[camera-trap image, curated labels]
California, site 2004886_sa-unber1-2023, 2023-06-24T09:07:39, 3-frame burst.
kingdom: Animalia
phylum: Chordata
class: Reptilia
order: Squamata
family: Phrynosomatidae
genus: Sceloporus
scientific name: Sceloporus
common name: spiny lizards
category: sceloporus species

# # # # #

* _Task item_
Please write out, exactly as they appear, the lines from the line containing "class: Reptilia" through the last line of the records above, both included.

* _Expected answer_
class: Reptilia
order: Squamata
family: Phrynosomatidae
genus: Sceloporus
scientific name: Sceloporus
common name: spiny lizards
category: sceloporus species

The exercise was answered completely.